More Clunky Economic News

What are we to make of today's economic news that foreclosures were up in July, retails sales on everything but cars were down in July, and jobless claims for the last week jumped over a half million?

The Associated Press would like us to think that we need more "Cash for Clunkers" type stimuli.
While autos, helped by the start of the Cash for Clunkers program, showed a 2.4 percent jump -- the biggest in six months -- there was widespread weakness elsewhere. Gasoline stations, department stores, electronics outlets and furniture stores all reported declines.

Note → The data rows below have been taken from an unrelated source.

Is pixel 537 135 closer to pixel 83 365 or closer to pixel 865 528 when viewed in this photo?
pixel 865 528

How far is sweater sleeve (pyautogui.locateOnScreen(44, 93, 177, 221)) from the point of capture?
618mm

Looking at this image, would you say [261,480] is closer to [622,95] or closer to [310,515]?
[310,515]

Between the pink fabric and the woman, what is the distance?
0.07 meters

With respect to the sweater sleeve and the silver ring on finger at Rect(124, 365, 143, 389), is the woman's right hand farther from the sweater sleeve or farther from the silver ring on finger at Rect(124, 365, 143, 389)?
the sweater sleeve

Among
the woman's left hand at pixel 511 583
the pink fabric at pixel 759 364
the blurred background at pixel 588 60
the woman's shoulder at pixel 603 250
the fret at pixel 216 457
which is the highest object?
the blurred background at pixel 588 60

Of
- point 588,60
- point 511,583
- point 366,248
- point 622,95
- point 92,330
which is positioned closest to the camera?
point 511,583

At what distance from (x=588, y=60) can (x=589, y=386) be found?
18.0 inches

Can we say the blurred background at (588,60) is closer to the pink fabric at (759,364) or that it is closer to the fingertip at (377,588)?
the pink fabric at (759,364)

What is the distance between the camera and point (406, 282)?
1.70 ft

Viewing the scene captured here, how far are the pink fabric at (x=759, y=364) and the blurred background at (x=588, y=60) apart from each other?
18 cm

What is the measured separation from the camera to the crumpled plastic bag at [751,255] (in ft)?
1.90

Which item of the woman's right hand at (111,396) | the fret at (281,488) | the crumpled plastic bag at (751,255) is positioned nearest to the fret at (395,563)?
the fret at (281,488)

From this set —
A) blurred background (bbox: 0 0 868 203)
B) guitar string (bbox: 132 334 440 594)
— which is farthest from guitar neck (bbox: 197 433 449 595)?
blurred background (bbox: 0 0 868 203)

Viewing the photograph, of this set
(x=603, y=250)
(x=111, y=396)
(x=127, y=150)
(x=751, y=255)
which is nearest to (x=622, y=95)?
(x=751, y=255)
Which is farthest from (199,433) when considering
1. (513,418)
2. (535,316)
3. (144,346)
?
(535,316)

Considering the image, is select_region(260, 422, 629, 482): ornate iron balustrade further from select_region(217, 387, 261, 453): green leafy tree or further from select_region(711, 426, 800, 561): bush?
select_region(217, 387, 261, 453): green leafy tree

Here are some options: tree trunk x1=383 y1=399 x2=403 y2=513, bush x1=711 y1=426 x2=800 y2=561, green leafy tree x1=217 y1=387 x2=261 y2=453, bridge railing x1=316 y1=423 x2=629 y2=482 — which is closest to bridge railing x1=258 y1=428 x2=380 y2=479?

Some of Europe's largest economies also benefited from government programs to support the auto industry. Germany and France returned to economic growth in the second quarter, raising hopes the recession in the 16-country euro area may end sooner than thought. Europe's two biggest economies each grew 0.3 percent from the previous three-month period, surprising analysts and technically ending their worst recession in decades.
The Euro-version of "Cash for Clunkers" has grown into a permanent plan, which has to be much appreciated in France where militant jihadists are burning hundreds of cars every month. But anyone with half a brain, even a government economist, knows that you aren't actually producing anything when you take one set of taxes (or borrowed funds, in our case) and redistribute it to another group. You temporarily alter behavior, true, but you produce nothing. In fact, you destroy since you are taking vehicles off the road that have serviceable life in them. That is waste, pure and simple.

Even with clunker cash, retail sales overall fell .1 percent in July. Spin that, Pillsbury Spokes-Boy!

There is much official hand-wringing over consumers' stubborn behavior of paying off debt and increasing their savings, which are historically laudable activities. Naturally you can expect our government to despise this trend.

There was one quote of which I approve:
"Households are in no position to drive a decent economic recovery," Paul Dales, U.S. economist at Capital Economics, wrote in a note to clients.
Amen to that. And households are in no position to absorb new taxes (direct or hidden) on health care and energy. You want to watch an economy in free-fall? Just keep pushing the socialist transformation of America!